Recorded data
********

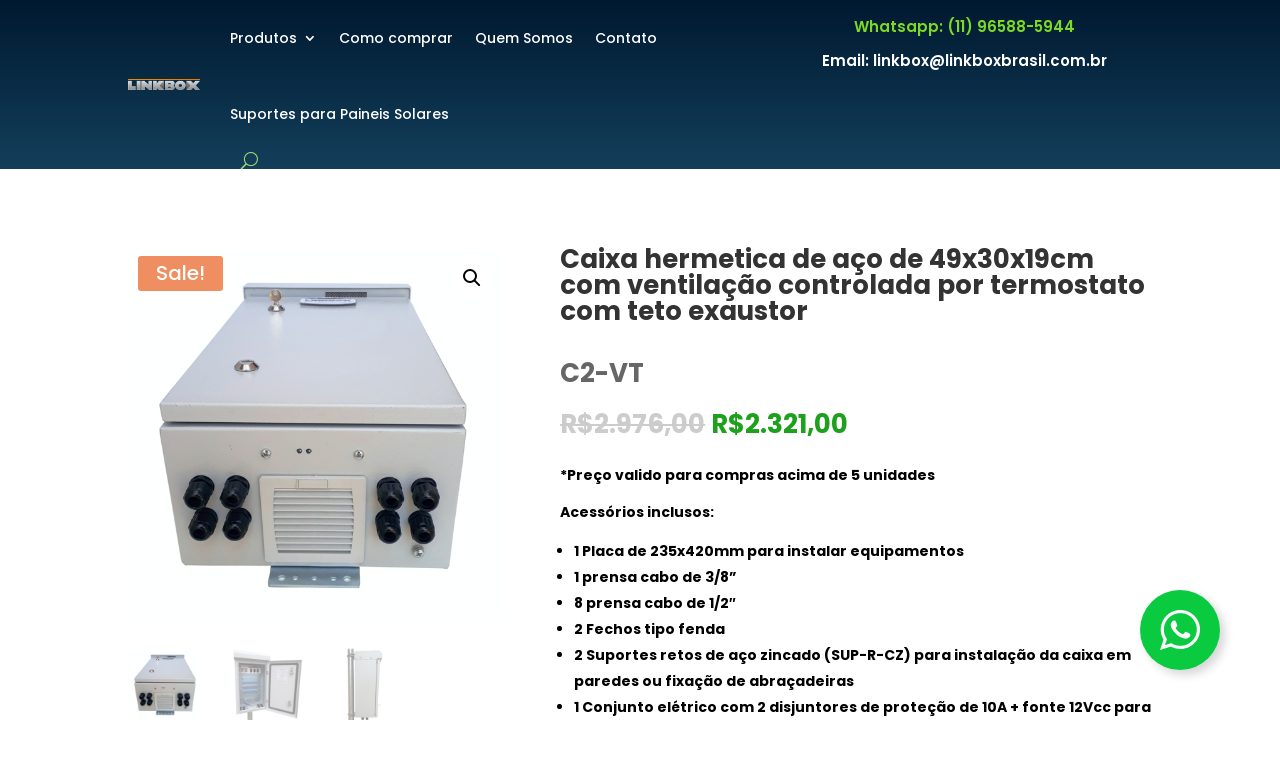

--- FILE ---
content_type: text/css
request_url: https://linkboxbrasil.com.br/wp-content/themes/divi-child/style.css?ver=4.25.1
body_size: 143
content:
/*--------------------------------------------------------------------------------- Theme Name:   Divi-child Theme URI:    https://linkboxbrasil.com.br/ Description:  Tema Divi child para alterações nos códigos Author:       Rodrigo Carmine Author URI:   https://linkboxbrasil.com.br/ Template:     Divi Version:      1.0.0 License:      GNU General Public License v2 or later License URI:  http://www.gnu.org/licenses/gpl-2.0.html------------------------------ ADDITIONAL CSS HERE ------------------------------*//*
Theme Name: Avada Child
Description: Child theme for Avada theme
Author: ThemeFusion
Author URI: https://theme-fusion.com
Template: Avada
Version: 1.0.0
Text Domain:  Avada
*/

--- FILE ---
content_type: text/css
request_url: https://linkboxbrasil.com.br/wp-content/et-cache/global/et-divi-customizer-global.min.css?ver=1768656623
body_size: 944
content:
a{color:rgba(46,163,242,0)}#main-header,#main-header .nav li ul,.et-search-form,#main-header .et_mobile_menu{background-color:#020202}.et_secondary_nav_enabled #page-container #top-header{background-color:#017ce9!important}#et-secondary-nav li ul{background-color:#017ce9}.et_header_style_centered .mobile_nav .select_page,.et_header_style_split .mobile_nav .select_page,.et_nav_text_color_light #top-menu>li>a,.et_nav_text_color_dark #top-menu>li>a,#top-menu a,.et_mobile_menu li a,.et_nav_text_color_light .et_mobile_menu li a,.et_nav_text_color_dark .et_mobile_menu li a,#et_search_icon:before,.et_search_form_container input,span.et_close_search_field:after,#et-top-navigation .et-cart-info{color:#ffffff}.et_search_form_container input::-moz-placeholder{color:#ffffff}.et_search_form_container input::-webkit-input-placeholder{color:#ffffff}.et_search_form_container input:-ms-input-placeholder{color:#ffffff}#main-footer{background-color:#017ce9}#et-footer-nav{background-color:rgba(255,255,255,0)}#footer-bottom{background-color:rgba(0,0,0,0)}@media only screen and (min-width:981px){#logo{max-height:30%}.et_pb_svg_logo #logo{height:30%}.et_fixed_nav #page-container .et-fixed-header#top-header{background-color:#017ce9!important}.et_fixed_nav #page-container .et-fixed-header#top-header #et-secondary-nav li ul{background-color:#017ce9}.et-fixed-header #top-menu a,.et-fixed-header #et_search_icon:before,.et-fixed-header #et_top_search .et-search-form input,.et-fixed-header .et_search_form_container input,.et-fixed-header .et_close_search_field:after,.et-fixed-header #et-top-navigation .et-cart-info{color:#ffffff!important}.et-fixed-header .et_search_form_container input::-moz-placeholder{color:#ffffff!important}.et-fixed-header .et_search_form_container input::-webkit-input-placeholder{color:#ffffff!important}.et-fixed-header .et_search_form_container input:-ms-input-placeholder{color:#ffffff!important}}@media only screen and (min-width:1350px){.et_pb_row{padding:27px 0}.et_pb_section{padding:54px 0}.single.et_pb_pagebuilder_layout.et_full_width_page .et_post_meta_wrapper{padding-top:81px}.et_pb_fullwidth_section{padding:0}}	h1,h2,h3,h4,h5,h6{font-family:'Poppins',Helvetica,Arial,Lucida,sans-serif}body,input,textarea,select{font-family:'Poppins',Helvetica,Arial,Lucida,sans-serif}#main-content{background-color:#fafafa}.custom-link{color:blueviolet}div.whatsapp{z-index:999999;display:block;position:fixed;right:0;margin-right:60px;display:block;background-color:#0acb40;bottom:-100px;-webkit-border-radius:100%;moz-border-radius:100%;border-radius:100%;-webkit-box-shadow:5px 5px 10px 0px rgba(0,0,0,0.16);-moz-box-shadow:5px 5px 10px 0px rgba(0,0,0,0.16);box-shadow:5px 5px 10px 0px rgba(0,0,0,0.16);-webkit-animation:bottom-to-up 1.5s;-webkit-animation-fill-mode:forwards;-webkit-animation-delay:0.5s;animation:bottom-to-up 1.5s;animation-fill-mode:forwards;animation-delay:0.5s;width:80px;height:80px}div.whatsapp a{text-decoration:none;width:80px;height:80px;display:flex;align-items:center;justify-content:center}.icon-whatsapp{font-style:normal;width:40px;height:auto}@-webkit-keyframes bottom-to-up{from{bottom:-100px}to{bottom:50px}}@keyframes bottom-to-up{from{bottom:-100px}to{bottom:50px}}#footer-bottom{display:none}.woocommerce ul.products li.product .price,.woocommerce-page ul.products li.product .price,.woocommerce ul.products li.product .price del,.woocommerce-page ul.products li.product .price del{color:#2EA3F2!important}#footer-widgets{padding:3% 0 0}.et_pb_gutters3 .footer-widget{margin-right:5.5%;margin-bottom:1%}.et_pb_menu .et_pb_menu__search-input{border:0;width:100%;color:#fff;background:transparent}

--- FILE ---
content_type: image/svg+xml
request_url: https://linkboxbrasil.com.br/wp-content/uploads/2021/11/icon-whatsapp.svg
body_size: 819
content:
<?xml version="1.0" encoding="UTF-8"?> <!-- Creator: CorelDRAW 2017 --> <svg xmlns="http://www.w3.org/2000/svg" xmlns:xlink="http://www.w3.org/1999/xlink" xml:space="preserve" width="45px" height="45px" version="1.1" style="shape-rendering:geometricPrecision; text-rendering:geometricPrecision; image-rendering:optimizeQuality; fill-rule:evenodd; clip-rule:evenodd" viewBox="0 0 45 45"> <defs> <style type="text/css"> <![CDATA[ .fil0 {fill:#FEFEFE} ]]> </style> </defs> <g id="Camada_x0020_1"> <metadata id="CorelCorpID_0Corel-Layer"></metadata> <path class="fil0" d="M45 21.921c0,12.105 -9.89,21.92 -22.09,21.92 -3.874,0 -7.514,-0.99 -10.679,-2.728l-12.231 3.887 3.987 -11.76c-2.012,-3.304 -3.169,-7.178 -3.169,-11.319 0,-12.107 9.89,-21.921 22.092,-21.921 12.2,0 22.09,9.814 22.09,21.921zm-22.09 -18.43c-10.244,0 -18.574,8.267 -18.574,18.43 0,4.031 1.313,7.767 3.538,10.806l-2.32 6.843 7.137 -2.267c2.932,1.923 6.445,3.046 10.219,3.046 10.239,0 18.572,-8.266 18.572,-18.428 0,-10.163 -8.333,-18.43 -18.572,-18.43zm11.155 23.479c-0.137,-0.225 -0.498,-0.359 -1.037,-0.627 -0.542,-0.269 -3.206,-1.57 -3.702,-1.748 -0.495,-0.179 -0.859,-0.269 -1.218,0.268 -0.361,0.537 -1.399,1.748 -1.716,2.107 -0.315,0.359 -0.63,0.403 -1.172,0.135 -0.542,-0.269 -2.288,-0.838 -4.356,-2.666 -1.609,-1.427 -2.695,-3.184 -3.013,-3.721 -0.314,-0.537 -0.031,-0.828 0.237,-1.096 0.245,-0.242 0.543,-0.628 0.813,-0.94 0.272,-0.315 0.362,-0.54 0.542,-0.899 0.181,-0.359 0.091,-0.671 -0.046,-0.94 -0.134,-0.268 -1.218,-2.912 -1.67,-3.989 -0.449,-1.074 -0.901,-0.896 -1.218,-0.896 -0.315,0 -0.676,-0.044 -1.038,-0.044 -0.361,0 -0.947,0.134 -1.443,0.672 -0.496,0.537 -1.894,1.838 -1.894,4.48 0,2.644 1.938,5.2 2.209,5.556 0.271,0.359 3.745,5.962 9.251,8.113 5.505,2.151 5.505,1.433 6.498,1.342 0.992,-0.087 3.203,-1.298 3.656,-2.553 0.451,-1.255 0.451,-2.332 0.317,-2.554z"></path> </g> </svg>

********

The task
All lines holding the word "Author" must be copied from the data.

Solution to this problem
/*--------------------------------------------------------------------------------- Theme Name:   Divi-child Theme URI:    https://linkboxbrasil.com.br/ Description:  Tema Divi child para alterações nos códigos Author:       Rodrigo Carmine Author URI:   https://linkboxbrasil.com.br/ Template:     Divi Version:      1.0.0 License:      GNU General Public License v2 or later License URI:  http://www.gnu.org/licenses/gpl-2.0.html------------------------------ ADDITIONAL CSS HERE ------------------------------*//*
Author: ThemeFusion
Author URI: https://theme-fusion.com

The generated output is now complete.